INSTRUÇÃO> De acordo com o trecho sobre a PEC 05/2021, qual cargo Fernando da Silva Comin ocupa?

ENTREVISTA: “A sociedade foi a grande vencedora”
O Procurador-Geral de Justiça de Santa Catarina, Fernando da Silva Comin, passou dias intensos até a última quarta-feira (21), quando a PEC 05/2021 não recebeu votos suficientes para ser aprovada na Câmara dos Deputados. A Proposta de Emenda à Constituição é uma ameaça à autonomia dos Ministérios Públicos por permitir ingerência política na composição do CNMP (Conselho Nacional do Ministério Público) e na Corregedoria Nacional do MP.
Comin foi um defensor ativo da instituição e trabalhou fortemente para mobilizar a sociedade a enfrentar o perigo que vinha de Brasília. As conversas com os parlamentares catarinenses foram diárias, assim como o esforço pelo engajamento de todos. Ao final do processo, com a rejeição da PEC, ele respirou aliviado.
Nesta entrevista exclusiva à coluna Pelo Estado, Comin destacou o envolvimento da opinião pública e da imprensa na defesa da autonomia dos MPs, mas deixou um recado: é preciso estar atento para evitar o retrocesso.

LINHAS DE DADOS>
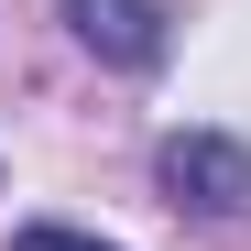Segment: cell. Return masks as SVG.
I'll return each instance as SVG.
<instances>
[{
	"label": "cell",
	"mask_w": 251,
	"mask_h": 251,
	"mask_svg": "<svg viewBox=\"0 0 251 251\" xmlns=\"http://www.w3.org/2000/svg\"><path fill=\"white\" fill-rule=\"evenodd\" d=\"M11 251H120V240H88V229H55V219H44V229H22Z\"/></svg>",
	"instance_id": "3"
},
{
	"label": "cell",
	"mask_w": 251,
	"mask_h": 251,
	"mask_svg": "<svg viewBox=\"0 0 251 251\" xmlns=\"http://www.w3.org/2000/svg\"><path fill=\"white\" fill-rule=\"evenodd\" d=\"M153 186H164V207H186V219H240V207H251V142L175 131L153 153Z\"/></svg>",
	"instance_id": "1"
},
{
	"label": "cell",
	"mask_w": 251,
	"mask_h": 251,
	"mask_svg": "<svg viewBox=\"0 0 251 251\" xmlns=\"http://www.w3.org/2000/svg\"><path fill=\"white\" fill-rule=\"evenodd\" d=\"M66 11V33L88 44L99 66H120V76H153L164 66V11L153 0H55Z\"/></svg>",
	"instance_id": "2"
}]
</instances>
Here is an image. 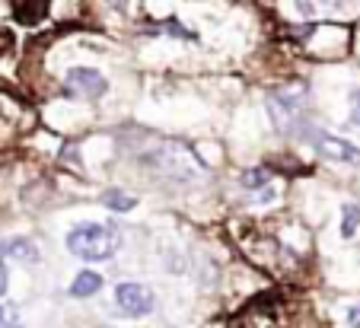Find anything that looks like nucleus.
Returning a JSON list of instances; mask_svg holds the SVG:
<instances>
[{"instance_id": "obj_2", "label": "nucleus", "mask_w": 360, "mask_h": 328, "mask_svg": "<svg viewBox=\"0 0 360 328\" xmlns=\"http://www.w3.org/2000/svg\"><path fill=\"white\" fill-rule=\"evenodd\" d=\"M297 41L303 45V51L316 61H335L345 58L351 48V29L338 26V22H316V26H303L293 29Z\"/></svg>"}, {"instance_id": "obj_10", "label": "nucleus", "mask_w": 360, "mask_h": 328, "mask_svg": "<svg viewBox=\"0 0 360 328\" xmlns=\"http://www.w3.org/2000/svg\"><path fill=\"white\" fill-rule=\"evenodd\" d=\"M268 182H271V169H265V166H255V169H249V172L243 176V188H245L249 195H255L259 188L265 192Z\"/></svg>"}, {"instance_id": "obj_5", "label": "nucleus", "mask_w": 360, "mask_h": 328, "mask_svg": "<svg viewBox=\"0 0 360 328\" xmlns=\"http://www.w3.org/2000/svg\"><path fill=\"white\" fill-rule=\"evenodd\" d=\"M115 306L122 309L131 319H141V315H150L157 300H153V290L147 284H137V280H122L115 287Z\"/></svg>"}, {"instance_id": "obj_7", "label": "nucleus", "mask_w": 360, "mask_h": 328, "mask_svg": "<svg viewBox=\"0 0 360 328\" xmlns=\"http://www.w3.org/2000/svg\"><path fill=\"white\" fill-rule=\"evenodd\" d=\"M236 328H287L284 313L278 309V303H255L252 309H245L239 315Z\"/></svg>"}, {"instance_id": "obj_4", "label": "nucleus", "mask_w": 360, "mask_h": 328, "mask_svg": "<svg viewBox=\"0 0 360 328\" xmlns=\"http://www.w3.org/2000/svg\"><path fill=\"white\" fill-rule=\"evenodd\" d=\"M300 137H303L319 157L332 159V163H351V166L360 163V147L347 144L345 137H335V134H328V131L316 128V124H306V128L300 131Z\"/></svg>"}, {"instance_id": "obj_17", "label": "nucleus", "mask_w": 360, "mask_h": 328, "mask_svg": "<svg viewBox=\"0 0 360 328\" xmlns=\"http://www.w3.org/2000/svg\"><path fill=\"white\" fill-rule=\"evenodd\" d=\"M347 328H360V303L347 306Z\"/></svg>"}, {"instance_id": "obj_13", "label": "nucleus", "mask_w": 360, "mask_h": 328, "mask_svg": "<svg viewBox=\"0 0 360 328\" xmlns=\"http://www.w3.org/2000/svg\"><path fill=\"white\" fill-rule=\"evenodd\" d=\"M360 226V207L357 204H345V220H341V236L351 240Z\"/></svg>"}, {"instance_id": "obj_19", "label": "nucleus", "mask_w": 360, "mask_h": 328, "mask_svg": "<svg viewBox=\"0 0 360 328\" xmlns=\"http://www.w3.org/2000/svg\"><path fill=\"white\" fill-rule=\"evenodd\" d=\"M0 328H22L20 322H10V325H0Z\"/></svg>"}, {"instance_id": "obj_18", "label": "nucleus", "mask_w": 360, "mask_h": 328, "mask_svg": "<svg viewBox=\"0 0 360 328\" xmlns=\"http://www.w3.org/2000/svg\"><path fill=\"white\" fill-rule=\"evenodd\" d=\"M4 294H7V258L0 255V300H4Z\"/></svg>"}, {"instance_id": "obj_9", "label": "nucleus", "mask_w": 360, "mask_h": 328, "mask_svg": "<svg viewBox=\"0 0 360 328\" xmlns=\"http://www.w3.org/2000/svg\"><path fill=\"white\" fill-rule=\"evenodd\" d=\"M102 290V277L96 271H80L70 284V296L74 300H86V296H96Z\"/></svg>"}, {"instance_id": "obj_12", "label": "nucleus", "mask_w": 360, "mask_h": 328, "mask_svg": "<svg viewBox=\"0 0 360 328\" xmlns=\"http://www.w3.org/2000/svg\"><path fill=\"white\" fill-rule=\"evenodd\" d=\"M150 32H157V35H160V32H169L172 39H188V41H195V39H198V35L191 32L188 26H182V22H179V20H166V22H157V26L150 29Z\"/></svg>"}, {"instance_id": "obj_11", "label": "nucleus", "mask_w": 360, "mask_h": 328, "mask_svg": "<svg viewBox=\"0 0 360 328\" xmlns=\"http://www.w3.org/2000/svg\"><path fill=\"white\" fill-rule=\"evenodd\" d=\"M102 201H105V207H109V211H118V214L131 211V207L137 204L134 195H124L122 188H112V192H105V195H102Z\"/></svg>"}, {"instance_id": "obj_14", "label": "nucleus", "mask_w": 360, "mask_h": 328, "mask_svg": "<svg viewBox=\"0 0 360 328\" xmlns=\"http://www.w3.org/2000/svg\"><path fill=\"white\" fill-rule=\"evenodd\" d=\"M328 4H332V0H297V7L303 10L306 16H309V13H322Z\"/></svg>"}, {"instance_id": "obj_15", "label": "nucleus", "mask_w": 360, "mask_h": 328, "mask_svg": "<svg viewBox=\"0 0 360 328\" xmlns=\"http://www.w3.org/2000/svg\"><path fill=\"white\" fill-rule=\"evenodd\" d=\"M10 322H20V315H16V306H13V303H4V300H0V325H10Z\"/></svg>"}, {"instance_id": "obj_8", "label": "nucleus", "mask_w": 360, "mask_h": 328, "mask_svg": "<svg viewBox=\"0 0 360 328\" xmlns=\"http://www.w3.org/2000/svg\"><path fill=\"white\" fill-rule=\"evenodd\" d=\"M0 255H4V258H16V261H22V265H39L41 261V252H39V246H35L32 240L0 242Z\"/></svg>"}, {"instance_id": "obj_16", "label": "nucleus", "mask_w": 360, "mask_h": 328, "mask_svg": "<svg viewBox=\"0 0 360 328\" xmlns=\"http://www.w3.org/2000/svg\"><path fill=\"white\" fill-rule=\"evenodd\" d=\"M351 122L360 124V89H354L351 93Z\"/></svg>"}, {"instance_id": "obj_1", "label": "nucleus", "mask_w": 360, "mask_h": 328, "mask_svg": "<svg viewBox=\"0 0 360 328\" xmlns=\"http://www.w3.org/2000/svg\"><path fill=\"white\" fill-rule=\"evenodd\" d=\"M122 246V232L112 223H77L68 232V252L80 261H109Z\"/></svg>"}, {"instance_id": "obj_3", "label": "nucleus", "mask_w": 360, "mask_h": 328, "mask_svg": "<svg viewBox=\"0 0 360 328\" xmlns=\"http://www.w3.org/2000/svg\"><path fill=\"white\" fill-rule=\"evenodd\" d=\"M268 115L281 134H300L306 128V89H274L268 93Z\"/></svg>"}, {"instance_id": "obj_6", "label": "nucleus", "mask_w": 360, "mask_h": 328, "mask_svg": "<svg viewBox=\"0 0 360 328\" xmlns=\"http://www.w3.org/2000/svg\"><path fill=\"white\" fill-rule=\"evenodd\" d=\"M105 77L93 67H70L64 77V93L74 99H99L105 93Z\"/></svg>"}]
</instances>
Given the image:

RESPOSTA> Procurador-Geral de Justiça de Santa Catarina.